Job item: Give only the number of lines below that contain the word "options".
☆ ☆ ☆ ☆
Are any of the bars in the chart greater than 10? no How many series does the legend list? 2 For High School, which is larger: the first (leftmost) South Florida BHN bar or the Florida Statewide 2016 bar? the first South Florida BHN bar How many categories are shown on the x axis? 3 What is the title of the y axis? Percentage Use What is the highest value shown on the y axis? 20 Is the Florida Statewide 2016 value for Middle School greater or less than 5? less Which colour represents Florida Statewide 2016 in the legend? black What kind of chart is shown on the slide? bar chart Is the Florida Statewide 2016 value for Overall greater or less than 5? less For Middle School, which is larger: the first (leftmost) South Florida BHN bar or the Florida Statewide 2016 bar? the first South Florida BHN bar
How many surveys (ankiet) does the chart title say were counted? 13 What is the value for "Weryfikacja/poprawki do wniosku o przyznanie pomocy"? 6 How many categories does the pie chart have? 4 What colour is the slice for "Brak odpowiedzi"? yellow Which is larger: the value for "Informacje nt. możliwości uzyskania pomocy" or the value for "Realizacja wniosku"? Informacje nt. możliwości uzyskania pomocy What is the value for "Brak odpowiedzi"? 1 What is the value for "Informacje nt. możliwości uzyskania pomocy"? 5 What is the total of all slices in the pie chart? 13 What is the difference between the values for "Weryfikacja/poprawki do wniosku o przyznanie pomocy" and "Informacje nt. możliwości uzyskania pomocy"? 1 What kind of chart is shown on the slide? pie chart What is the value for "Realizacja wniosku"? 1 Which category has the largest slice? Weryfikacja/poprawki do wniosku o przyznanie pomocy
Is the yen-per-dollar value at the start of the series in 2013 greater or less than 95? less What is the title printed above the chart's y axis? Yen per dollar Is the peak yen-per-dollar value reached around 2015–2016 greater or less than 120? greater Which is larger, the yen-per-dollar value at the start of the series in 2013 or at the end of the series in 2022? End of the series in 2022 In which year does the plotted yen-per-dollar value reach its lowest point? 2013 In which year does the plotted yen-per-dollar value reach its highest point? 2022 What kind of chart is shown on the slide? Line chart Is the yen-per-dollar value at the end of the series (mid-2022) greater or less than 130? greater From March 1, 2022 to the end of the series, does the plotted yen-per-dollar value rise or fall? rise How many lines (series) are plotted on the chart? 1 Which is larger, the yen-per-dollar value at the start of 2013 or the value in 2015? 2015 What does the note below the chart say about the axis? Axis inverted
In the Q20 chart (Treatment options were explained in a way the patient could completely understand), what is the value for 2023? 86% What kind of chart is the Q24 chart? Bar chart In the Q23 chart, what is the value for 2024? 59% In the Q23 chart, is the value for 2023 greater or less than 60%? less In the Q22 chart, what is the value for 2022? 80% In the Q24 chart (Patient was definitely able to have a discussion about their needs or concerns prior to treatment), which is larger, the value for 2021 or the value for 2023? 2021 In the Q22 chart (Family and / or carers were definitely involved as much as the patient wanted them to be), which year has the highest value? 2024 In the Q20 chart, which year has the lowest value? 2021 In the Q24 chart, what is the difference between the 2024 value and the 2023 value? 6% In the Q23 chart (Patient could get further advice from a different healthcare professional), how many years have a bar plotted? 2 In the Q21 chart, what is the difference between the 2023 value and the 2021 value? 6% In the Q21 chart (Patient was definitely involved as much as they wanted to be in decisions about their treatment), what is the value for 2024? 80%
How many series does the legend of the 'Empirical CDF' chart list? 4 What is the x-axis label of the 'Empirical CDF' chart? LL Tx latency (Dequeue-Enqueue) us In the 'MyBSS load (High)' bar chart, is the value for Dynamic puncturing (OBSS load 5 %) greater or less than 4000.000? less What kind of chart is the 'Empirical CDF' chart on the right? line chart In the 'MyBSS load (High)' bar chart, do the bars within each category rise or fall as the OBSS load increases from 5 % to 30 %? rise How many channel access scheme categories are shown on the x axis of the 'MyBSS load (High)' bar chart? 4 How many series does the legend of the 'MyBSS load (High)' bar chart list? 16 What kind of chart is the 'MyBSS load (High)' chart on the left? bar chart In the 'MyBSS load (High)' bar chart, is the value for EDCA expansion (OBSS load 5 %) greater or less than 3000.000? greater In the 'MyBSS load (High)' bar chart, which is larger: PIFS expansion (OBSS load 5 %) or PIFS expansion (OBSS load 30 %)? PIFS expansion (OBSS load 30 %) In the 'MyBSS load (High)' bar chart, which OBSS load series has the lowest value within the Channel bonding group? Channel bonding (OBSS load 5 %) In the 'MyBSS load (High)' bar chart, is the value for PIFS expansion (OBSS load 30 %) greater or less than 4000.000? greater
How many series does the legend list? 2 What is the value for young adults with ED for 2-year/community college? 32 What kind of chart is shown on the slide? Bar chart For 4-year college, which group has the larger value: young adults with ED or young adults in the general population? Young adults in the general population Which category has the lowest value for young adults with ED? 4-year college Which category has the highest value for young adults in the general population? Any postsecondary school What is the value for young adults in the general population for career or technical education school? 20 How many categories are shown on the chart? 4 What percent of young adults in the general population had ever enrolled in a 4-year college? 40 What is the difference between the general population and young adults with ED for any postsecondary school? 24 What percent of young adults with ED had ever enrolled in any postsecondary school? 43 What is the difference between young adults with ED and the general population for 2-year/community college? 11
☆ ☆ ☆ ☆
Final answer: 1